TEXT PROVIDED -
== Segment start ==
If you are talking about the tectonic plates, it will depend on the friction that you find in your way and the speed of creation of the plates, in the oceanic crust.

Look at Páll Halldórsson Plate velocity

This paper discusses the kinematics of Eurasia using a dynamic model. It discusses the forces involved. 

Warners et al 2012 : Lithosphere–mantle coupling and the dynamics of the Eurasian Plate

https://academic.oup.com/gji/article/189/3/1253/608641/Lithosphere-mantle-coupling-and-the-dynamics-of

Hi Sravanthi,

Your question is a tricky one to answer, simply because it is unclear to me if you are looking for an answer relating observable plate velocity to driving forces? Or if you are curious about it from a kinematic point of view?

case 1: Dynamic drivers: There is an interplay of gravitational potential energy (commonly referred as ridge push) from spreading centers with negative buoyancy of old/cold slabs (slab pull) which provide the basic driving force for plate motion. There is an added complexity because the fluid asthenosphere has enough momentum to drag the base of the plate with it, this is the mantle's viscous drag. This gives you a simplistic view of the large-scale forces that drives plates, and hence control plate motion. Plate velocity is simple the observable quantity.
== Segment end ==
LIST OF TASKS -
1. In the plate velocity thread, what name is given to the force from the negative buoyancy of old, cold slabs?
2. Transcribe the plate velocity thread, starting with "Your question is" and going on through "the observable quantity.".
3. Pick up the plate velocity thread after its last sentence and keep writing.
The records are separate material and have nothing to do with the plate velocity thread.

INFORMATION SHOWN -
== Segment start ==
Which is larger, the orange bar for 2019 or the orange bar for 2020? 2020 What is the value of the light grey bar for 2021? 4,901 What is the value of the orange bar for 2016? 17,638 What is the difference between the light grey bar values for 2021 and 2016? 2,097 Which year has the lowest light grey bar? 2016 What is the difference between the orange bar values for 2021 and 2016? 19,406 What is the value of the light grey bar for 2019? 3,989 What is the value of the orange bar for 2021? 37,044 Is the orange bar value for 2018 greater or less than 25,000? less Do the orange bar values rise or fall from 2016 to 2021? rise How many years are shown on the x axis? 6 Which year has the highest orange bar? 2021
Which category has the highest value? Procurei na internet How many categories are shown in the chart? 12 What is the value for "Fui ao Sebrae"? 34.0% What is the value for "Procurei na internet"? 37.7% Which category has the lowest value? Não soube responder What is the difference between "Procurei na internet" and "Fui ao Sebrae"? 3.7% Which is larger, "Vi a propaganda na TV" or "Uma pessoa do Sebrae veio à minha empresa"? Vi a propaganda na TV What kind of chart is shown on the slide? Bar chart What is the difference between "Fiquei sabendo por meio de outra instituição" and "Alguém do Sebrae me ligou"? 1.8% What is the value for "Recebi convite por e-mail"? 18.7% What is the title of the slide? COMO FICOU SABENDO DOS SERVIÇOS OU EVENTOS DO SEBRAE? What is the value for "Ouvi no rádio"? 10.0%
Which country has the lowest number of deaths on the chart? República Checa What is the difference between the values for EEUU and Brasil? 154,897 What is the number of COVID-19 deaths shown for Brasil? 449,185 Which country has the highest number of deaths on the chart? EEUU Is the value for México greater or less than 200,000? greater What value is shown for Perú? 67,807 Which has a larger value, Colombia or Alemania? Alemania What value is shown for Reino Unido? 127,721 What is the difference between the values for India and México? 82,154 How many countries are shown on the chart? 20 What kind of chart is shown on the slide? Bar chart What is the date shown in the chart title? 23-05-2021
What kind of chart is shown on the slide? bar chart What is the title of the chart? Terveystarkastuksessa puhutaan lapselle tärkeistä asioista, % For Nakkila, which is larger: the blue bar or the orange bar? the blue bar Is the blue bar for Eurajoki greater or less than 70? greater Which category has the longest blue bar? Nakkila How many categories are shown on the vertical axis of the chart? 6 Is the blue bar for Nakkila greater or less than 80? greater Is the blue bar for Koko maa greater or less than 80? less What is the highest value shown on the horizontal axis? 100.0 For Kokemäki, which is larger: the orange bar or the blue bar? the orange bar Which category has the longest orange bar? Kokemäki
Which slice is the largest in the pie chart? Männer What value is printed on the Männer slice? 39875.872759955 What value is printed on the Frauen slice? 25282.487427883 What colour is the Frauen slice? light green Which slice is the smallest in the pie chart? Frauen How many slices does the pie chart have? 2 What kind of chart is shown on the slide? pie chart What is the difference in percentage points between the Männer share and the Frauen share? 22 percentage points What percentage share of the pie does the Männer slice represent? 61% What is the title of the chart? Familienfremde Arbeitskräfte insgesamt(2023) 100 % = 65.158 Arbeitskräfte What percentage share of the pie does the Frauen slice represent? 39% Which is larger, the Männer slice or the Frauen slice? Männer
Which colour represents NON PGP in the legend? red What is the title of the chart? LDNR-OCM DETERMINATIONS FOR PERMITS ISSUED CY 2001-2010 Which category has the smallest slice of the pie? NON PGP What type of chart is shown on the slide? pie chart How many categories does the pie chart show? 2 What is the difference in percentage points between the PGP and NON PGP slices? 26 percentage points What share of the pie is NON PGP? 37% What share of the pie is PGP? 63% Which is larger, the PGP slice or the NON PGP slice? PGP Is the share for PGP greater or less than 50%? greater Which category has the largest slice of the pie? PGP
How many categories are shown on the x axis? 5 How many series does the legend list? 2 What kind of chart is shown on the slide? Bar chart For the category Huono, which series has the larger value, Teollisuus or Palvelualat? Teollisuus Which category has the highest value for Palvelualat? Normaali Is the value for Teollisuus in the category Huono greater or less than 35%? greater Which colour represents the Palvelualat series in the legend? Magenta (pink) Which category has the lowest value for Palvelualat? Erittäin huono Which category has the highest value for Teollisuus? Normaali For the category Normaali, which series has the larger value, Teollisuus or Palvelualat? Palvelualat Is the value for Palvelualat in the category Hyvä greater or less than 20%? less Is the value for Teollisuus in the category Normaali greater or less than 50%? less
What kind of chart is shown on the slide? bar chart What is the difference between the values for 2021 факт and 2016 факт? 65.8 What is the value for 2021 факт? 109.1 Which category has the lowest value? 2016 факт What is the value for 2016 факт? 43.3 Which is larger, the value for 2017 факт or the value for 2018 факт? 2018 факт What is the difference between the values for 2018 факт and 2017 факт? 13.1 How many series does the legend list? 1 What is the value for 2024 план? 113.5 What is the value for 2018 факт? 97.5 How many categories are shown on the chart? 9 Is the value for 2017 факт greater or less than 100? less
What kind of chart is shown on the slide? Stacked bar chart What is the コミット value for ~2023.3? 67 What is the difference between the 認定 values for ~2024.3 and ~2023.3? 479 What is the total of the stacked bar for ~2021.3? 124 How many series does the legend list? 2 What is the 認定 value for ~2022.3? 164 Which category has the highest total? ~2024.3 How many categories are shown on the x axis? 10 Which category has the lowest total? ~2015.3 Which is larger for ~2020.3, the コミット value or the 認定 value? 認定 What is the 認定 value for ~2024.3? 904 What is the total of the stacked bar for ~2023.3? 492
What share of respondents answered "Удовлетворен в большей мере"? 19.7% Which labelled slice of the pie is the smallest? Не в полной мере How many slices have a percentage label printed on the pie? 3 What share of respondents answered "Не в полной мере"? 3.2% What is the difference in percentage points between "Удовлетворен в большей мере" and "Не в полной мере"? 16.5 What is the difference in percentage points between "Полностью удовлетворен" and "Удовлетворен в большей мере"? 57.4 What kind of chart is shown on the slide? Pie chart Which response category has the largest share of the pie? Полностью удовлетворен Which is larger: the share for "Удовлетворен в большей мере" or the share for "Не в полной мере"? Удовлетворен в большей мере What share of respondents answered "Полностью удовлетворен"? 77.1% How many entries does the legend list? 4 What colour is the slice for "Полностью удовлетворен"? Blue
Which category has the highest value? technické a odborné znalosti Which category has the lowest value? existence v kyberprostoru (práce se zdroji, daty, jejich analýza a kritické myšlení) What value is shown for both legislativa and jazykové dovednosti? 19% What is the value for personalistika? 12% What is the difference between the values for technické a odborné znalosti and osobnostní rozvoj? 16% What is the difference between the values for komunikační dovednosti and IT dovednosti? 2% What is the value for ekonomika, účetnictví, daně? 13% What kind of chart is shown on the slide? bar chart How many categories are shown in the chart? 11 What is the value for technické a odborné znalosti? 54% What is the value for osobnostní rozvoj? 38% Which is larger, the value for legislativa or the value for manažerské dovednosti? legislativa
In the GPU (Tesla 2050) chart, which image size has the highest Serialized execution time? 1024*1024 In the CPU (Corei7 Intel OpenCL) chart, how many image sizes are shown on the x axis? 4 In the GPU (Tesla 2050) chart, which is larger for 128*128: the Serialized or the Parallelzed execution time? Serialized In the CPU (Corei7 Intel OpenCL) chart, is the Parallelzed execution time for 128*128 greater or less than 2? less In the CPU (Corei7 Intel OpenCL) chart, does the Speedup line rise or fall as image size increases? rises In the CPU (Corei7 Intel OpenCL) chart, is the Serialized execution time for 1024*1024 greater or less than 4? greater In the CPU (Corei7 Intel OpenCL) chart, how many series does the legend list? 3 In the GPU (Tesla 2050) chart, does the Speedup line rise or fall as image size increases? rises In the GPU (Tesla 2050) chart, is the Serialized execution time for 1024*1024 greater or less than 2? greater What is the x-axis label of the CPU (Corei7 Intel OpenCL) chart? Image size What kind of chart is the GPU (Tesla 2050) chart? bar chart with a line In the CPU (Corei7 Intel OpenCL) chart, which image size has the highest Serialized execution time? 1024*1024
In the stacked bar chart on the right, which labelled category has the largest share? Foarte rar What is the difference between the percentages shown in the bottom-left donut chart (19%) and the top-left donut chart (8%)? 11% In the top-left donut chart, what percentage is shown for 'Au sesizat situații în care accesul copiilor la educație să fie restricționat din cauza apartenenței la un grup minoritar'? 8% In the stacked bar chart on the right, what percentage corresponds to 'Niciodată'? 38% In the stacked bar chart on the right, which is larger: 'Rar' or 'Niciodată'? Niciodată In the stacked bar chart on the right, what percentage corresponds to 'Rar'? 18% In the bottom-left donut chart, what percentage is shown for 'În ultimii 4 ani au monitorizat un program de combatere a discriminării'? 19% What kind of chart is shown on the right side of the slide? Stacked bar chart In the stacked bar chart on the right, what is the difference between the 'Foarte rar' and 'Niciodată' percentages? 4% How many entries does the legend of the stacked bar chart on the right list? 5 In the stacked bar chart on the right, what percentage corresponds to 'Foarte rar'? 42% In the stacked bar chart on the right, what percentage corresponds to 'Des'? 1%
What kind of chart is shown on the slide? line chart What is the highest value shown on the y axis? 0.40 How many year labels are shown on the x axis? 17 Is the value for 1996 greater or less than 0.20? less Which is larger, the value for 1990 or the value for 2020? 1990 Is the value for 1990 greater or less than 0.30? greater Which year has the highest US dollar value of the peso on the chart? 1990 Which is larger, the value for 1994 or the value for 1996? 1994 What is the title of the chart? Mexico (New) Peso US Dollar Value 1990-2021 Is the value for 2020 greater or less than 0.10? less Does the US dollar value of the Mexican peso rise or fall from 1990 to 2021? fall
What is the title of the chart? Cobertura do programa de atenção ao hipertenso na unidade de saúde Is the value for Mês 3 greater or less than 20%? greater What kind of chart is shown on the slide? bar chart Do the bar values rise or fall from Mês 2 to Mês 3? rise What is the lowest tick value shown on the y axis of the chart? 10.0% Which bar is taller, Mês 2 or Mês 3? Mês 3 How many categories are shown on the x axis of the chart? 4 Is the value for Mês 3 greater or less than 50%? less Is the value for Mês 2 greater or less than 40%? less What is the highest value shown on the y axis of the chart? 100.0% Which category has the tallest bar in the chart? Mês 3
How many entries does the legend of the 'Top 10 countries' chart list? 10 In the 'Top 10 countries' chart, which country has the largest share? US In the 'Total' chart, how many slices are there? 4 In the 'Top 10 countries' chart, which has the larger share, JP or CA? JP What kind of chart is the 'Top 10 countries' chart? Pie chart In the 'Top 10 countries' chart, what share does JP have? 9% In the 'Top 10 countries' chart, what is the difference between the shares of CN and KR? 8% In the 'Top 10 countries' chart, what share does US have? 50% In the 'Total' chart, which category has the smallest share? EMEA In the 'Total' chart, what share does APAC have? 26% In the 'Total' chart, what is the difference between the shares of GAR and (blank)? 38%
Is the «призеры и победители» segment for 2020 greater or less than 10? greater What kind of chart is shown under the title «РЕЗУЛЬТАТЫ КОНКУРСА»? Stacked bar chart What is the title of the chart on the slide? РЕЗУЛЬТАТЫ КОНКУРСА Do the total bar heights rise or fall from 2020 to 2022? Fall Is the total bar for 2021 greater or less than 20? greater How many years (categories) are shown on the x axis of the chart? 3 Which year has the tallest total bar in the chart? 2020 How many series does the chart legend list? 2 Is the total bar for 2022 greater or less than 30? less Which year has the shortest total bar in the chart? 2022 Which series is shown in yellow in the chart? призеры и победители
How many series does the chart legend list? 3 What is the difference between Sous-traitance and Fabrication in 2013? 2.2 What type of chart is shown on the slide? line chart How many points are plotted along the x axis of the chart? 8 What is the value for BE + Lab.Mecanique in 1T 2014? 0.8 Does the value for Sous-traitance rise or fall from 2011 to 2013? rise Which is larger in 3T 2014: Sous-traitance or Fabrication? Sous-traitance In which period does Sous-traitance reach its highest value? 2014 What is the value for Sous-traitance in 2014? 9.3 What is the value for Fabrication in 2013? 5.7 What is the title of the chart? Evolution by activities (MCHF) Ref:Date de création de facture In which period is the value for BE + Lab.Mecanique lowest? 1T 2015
== Segment end ==
ANSWERS GIVEN -
1. Slab pull.

2.
Your question is a tricky one to answer, simply because it is unclear to me if you are looking for an answer relating observable plate velocity to driving forces? Or if you are curious about it from a kinematic point of view?

case 1: Dynamic drivers: There is an interplay of gravitational potential energy (commonly referred as ridge push) from spreading centers with negative buoyancy of old/cold slabs (slab pull) which provide the basic driving force for plate motion. There is an added complexity because the fluid asthenosphere has enough momentum to drag the base of the plate with it, this is the mantle's viscous drag. This gives you a simplistic view of the large-scale forces that drives plates, and hence control plate motion. Plate velocity is simple the observable quantity.

3.
case 2 : Kinematics: Now we come to the question of what exactly are plates? On earth (or any spherical-ish planet) you have to think about plate velocities in terms of rotations about euler poles. So, the velocities of plates and micro-plates are relative rotations about euler poles. So that implies that all plates are bounded by boundaries/faults that cut all the way into the lithosphere to define rigid micro-blocks that are free to rotate about fixed poles. So in this case, plate velocity is simply the point-wise linear velocity obtained from angular rotation of a rigid block on a spherical surface.

cheers,

Rishav

A specific plate velocity, described by an Euler vector, results from an equilibrium equation between active and passive torques exerted on a tectonic plate. An example of this equation can be found in:

Schettino, A. & Macchiavelli, C., 2016. Plate kinematics of the central Atlantic during the Oligocene and Early Miocene, Geophysical Journal International, 205, 395–413, DOI: 10.1093/gji/ggw022.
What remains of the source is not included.